──────── Excerpted text
Let’s talk hair-replacement therapy. No, I’m not talking about premature baldness, Rogaine or Hair Club for Men. I’m talking about the 15,000 hair-like cells we have in each cochlea at birth that are responsible for translating sound waves from the ear drum into electrical signals the brain can decode as speech, music, a baby crying and all other sounds. When these cells die due to natural aging processes, trauma, or exposure to too much noise or otoxic drugs, we experience sensorineurial hearing loss, the most common form of hearing impairment.
Human cochlear hair cells don’t regenerate, but a few years ago scientists discovered that they do in birds. Now stem-cell gene researchers are looking for ways to make the hair grow back in humans, too, which could be a potent cure for the most common form of hearing loss. Last year, California voters approved $3 billion in funding for stem-cell research, bucking the President’s go-slow approach and instantly making their state a magnet for the world’s best stem-cell researchers. This week, Stanford University scored a huge recruiting coup when it stole from Harvard Dr. Stefan Heller, a world-leading researcher investigating stem-cell enabled regeneration of “hearing hair.”
────────────────
──────── Entries supplied
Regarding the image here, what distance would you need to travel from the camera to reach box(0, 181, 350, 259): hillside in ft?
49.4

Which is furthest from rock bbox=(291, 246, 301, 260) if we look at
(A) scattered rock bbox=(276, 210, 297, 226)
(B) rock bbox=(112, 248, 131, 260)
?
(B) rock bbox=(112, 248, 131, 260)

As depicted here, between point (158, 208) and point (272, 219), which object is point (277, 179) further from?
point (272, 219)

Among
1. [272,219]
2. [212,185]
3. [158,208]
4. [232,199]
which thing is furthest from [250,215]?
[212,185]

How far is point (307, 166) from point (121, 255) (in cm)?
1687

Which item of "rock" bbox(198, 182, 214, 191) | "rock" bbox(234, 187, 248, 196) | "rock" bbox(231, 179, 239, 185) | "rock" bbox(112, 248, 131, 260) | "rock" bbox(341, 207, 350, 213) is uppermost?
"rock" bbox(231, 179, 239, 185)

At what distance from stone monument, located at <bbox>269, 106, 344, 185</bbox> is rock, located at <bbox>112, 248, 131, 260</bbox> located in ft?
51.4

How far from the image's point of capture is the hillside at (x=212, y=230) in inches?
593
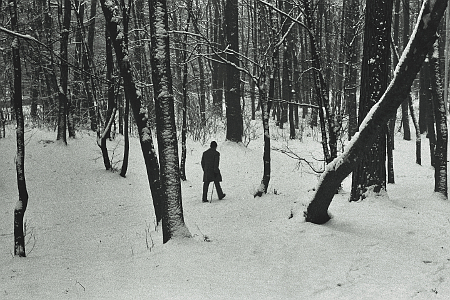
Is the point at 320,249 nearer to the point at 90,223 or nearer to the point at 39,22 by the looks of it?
the point at 90,223

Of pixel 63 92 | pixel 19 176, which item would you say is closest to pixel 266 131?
pixel 19 176

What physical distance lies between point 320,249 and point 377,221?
1.28 metres

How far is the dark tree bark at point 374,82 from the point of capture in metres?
7.47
────────────────
* [Exercise objective] Write out the passage on hair-cell regeneration word for word, from "Let’s talk hair-replacement" up to and including "of hearing impairment.".

* [Exercise answer]
Let’s talk hair-replacement therapy. No, I’m not talking about premature baldness, Rogaine or Hair Club for Men. I’m talking about the 15,000 hair-like cells we have in each cochlea at birth that are responsible for translating sound waves from the ear drum into electrical signals the brain can decode as speech, music, a baby crying and all other sounds. When these cells die due to natural aging processes, trauma, or exposure to too much noise or otoxic drugs, we experience sensorineurial hearing loss, the most common form of hearing impairment.